Benchmark diesel price reverses, rises for first time in 7 weeks

The benchmark Department of Energy/Energy Information Administration average retail diesel price moved up Tuesday after seven weeks of declines. 

Retail prices finally reacted to higher futures and wholesale prices that have marked the diesel market since before Christmas. But just as that pump price has started to rise, diesel futures Tuesday posted one of the biggest declines since July, depending on how it is measured.  

The weekly DOE/EIA price used as the basis for most fuel surcharges rose 4.6 cents per gallon to $4.583. The seven-week slide had taken down the benchmark from $5.333 per gallon on Nov. 7 to last week’s price of $4.537 before the recent turnaround. 

The upward tick follows an increase in the ultra low sulfur diesel (ULSD) settlement price on the CME commodity exchange of more than 57 cents per gallon between Dec. 7 and the final trading day of the year Friday, when the CME ULSD settled at $3.3622. That upward move followed a decline that had seen the futures price fall to $2.787 per gallon on Dec. 7, pushed lower by several factors but none more significant than the rise in U.S. inventories from the low levels of the fall that threatened a severe diesel squeeze if they hadn’t reversed.  

But just as the DOE/EIA benchmark used for most fuel surcharges rose Tuesday, the futures price of ULSD kicked off 2023 with a significant downturn, a drop far more than declines in benchmark crude prices.

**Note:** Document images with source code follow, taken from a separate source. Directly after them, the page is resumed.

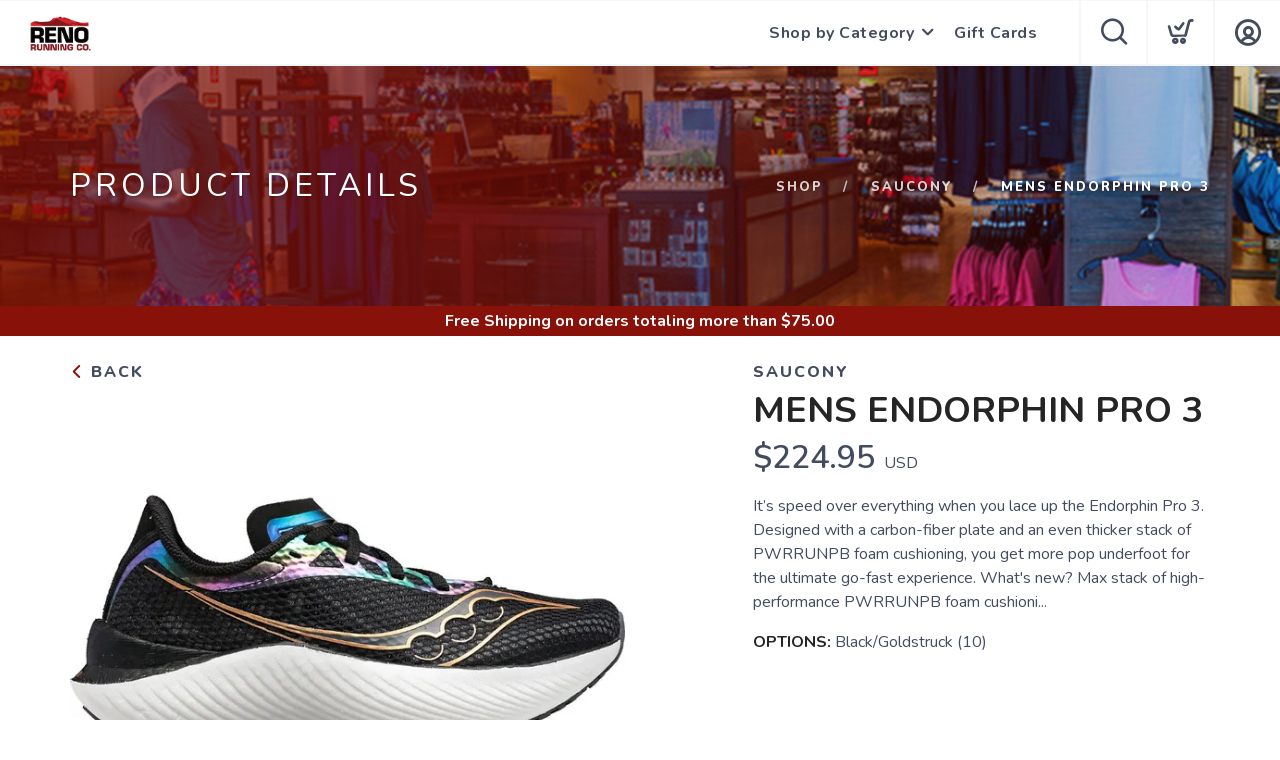

--- FILE ---
content_type: text/css; charset=UTF-8
request_url: https://shop.renorunningcompany.com/assets/branding/shop.renorunningcompany.com/branding.css?v=1.0.5
body_size: 28
content:
/** Custom Styles for Reno Running Company **/

.logo {
    max-height: 50px;
}

@media all and (max-width: 767px) {
   .logo {
       max-height: 28px;
   }
}

.maintenence {
    display: none !important;
}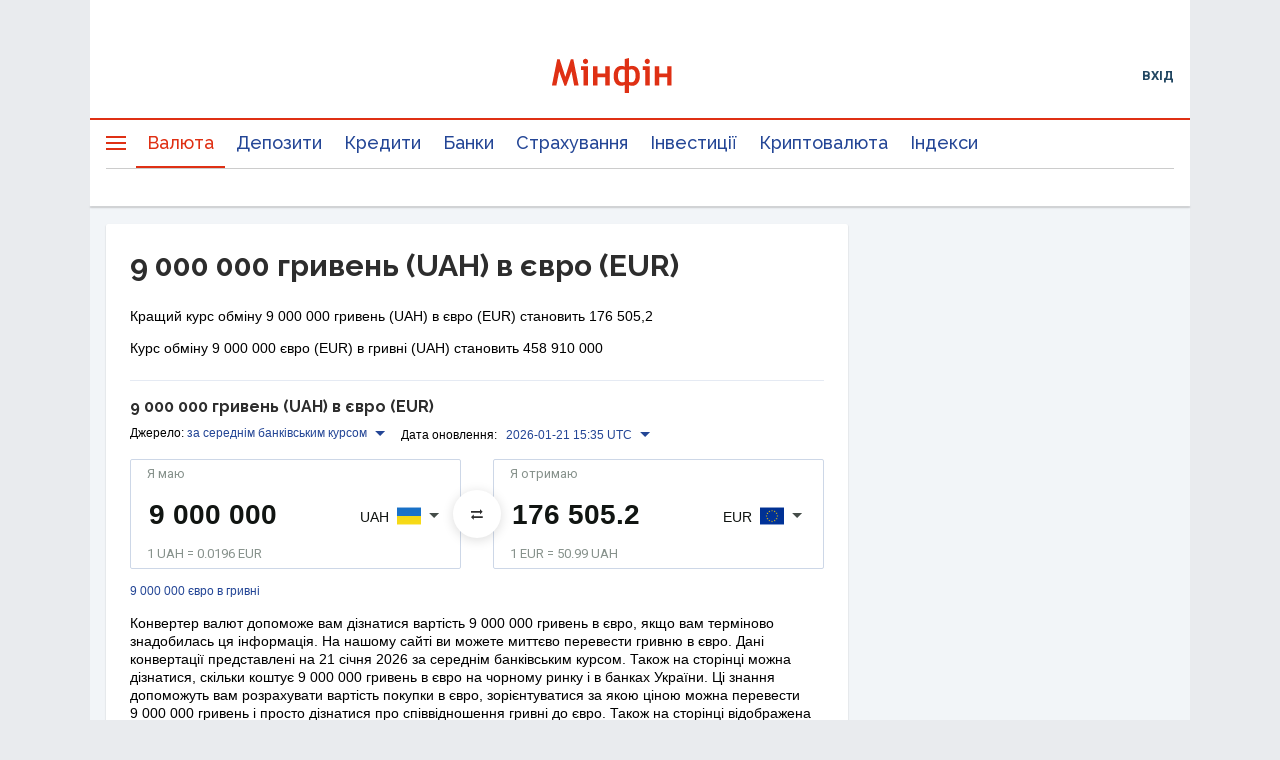

--- FILE ---
content_type: application/javascript; charset=utf-8
request_url: https://fundingchoicesmessages.google.com/f/AGSKWxWk-Gavl9LcoDyvHsndpWC6t_Ao7yqdzVwWuRmsd4DVH8pWDHuwe4IasYKRp6XzaOjuqIwTfOJOrG5mWCz-BKVMokDpbG4RpaAQ0ux856NRTeXlEF5FnWyGFwidHYxA-93sRrGCVb7mft2PXAwYd90Jgwg-S3I9hujmxTFZDm5bVKEHnN_fWETH6HSJ/__adwriter./eyewondermanagement28.vidtudu.com.adserve./insertA.d.js
body_size: -1290
content:
window['035d4f74-db01-443d-afef-ed757424dabe'] = true;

ULSD on Tuesday declined 27.57 cents a gallon, a drop of 8.2%. In outright terms, the 27.57-cent decline represents the largest since an almost 57-cent decline on Nov. 1. But much of that Nov. 1 drop can be attributed to the day-earlier expiration of a squeezed November contract in the front month to be replaced by a much lower December contract. To find a decline unrelated to a rolling of the front month would require going back to a more than 33-cent decline on July 5.

Broader oil markets were hit Tuesday with a higher dollar, as there is an inverse relationship between oil prices and the strength of the greenback. A stronger dollar will work to push down prices. But a generally bearish forecast on the state of the world economy in 2023 also led to benchmark Brent crude dropping more than 4.4% and U.S. benchmark WTI declining 4.15%. 

However, the drop of more than 8% in diesel far outstripped that. Diesel is a distillate like heating oil, and at this time of year can be subject to the vagaries of winter weather.

Forecasts of warmer-than-normal weather in both the U.S. and Europe in coming weeks sent both diesel and natural gas sliding. The Henry Hub natural gas price, the U.S. benchmark, settled below $4 per thousand cubic feet (Mcf) Tuesday, the first time it broke below that number since Jan. 21, 2022. It fell 48.7 cents per Mcf, a drop of 10.88% and a decline of a magnitude that provides a strong headwind for diesel markets to overcome.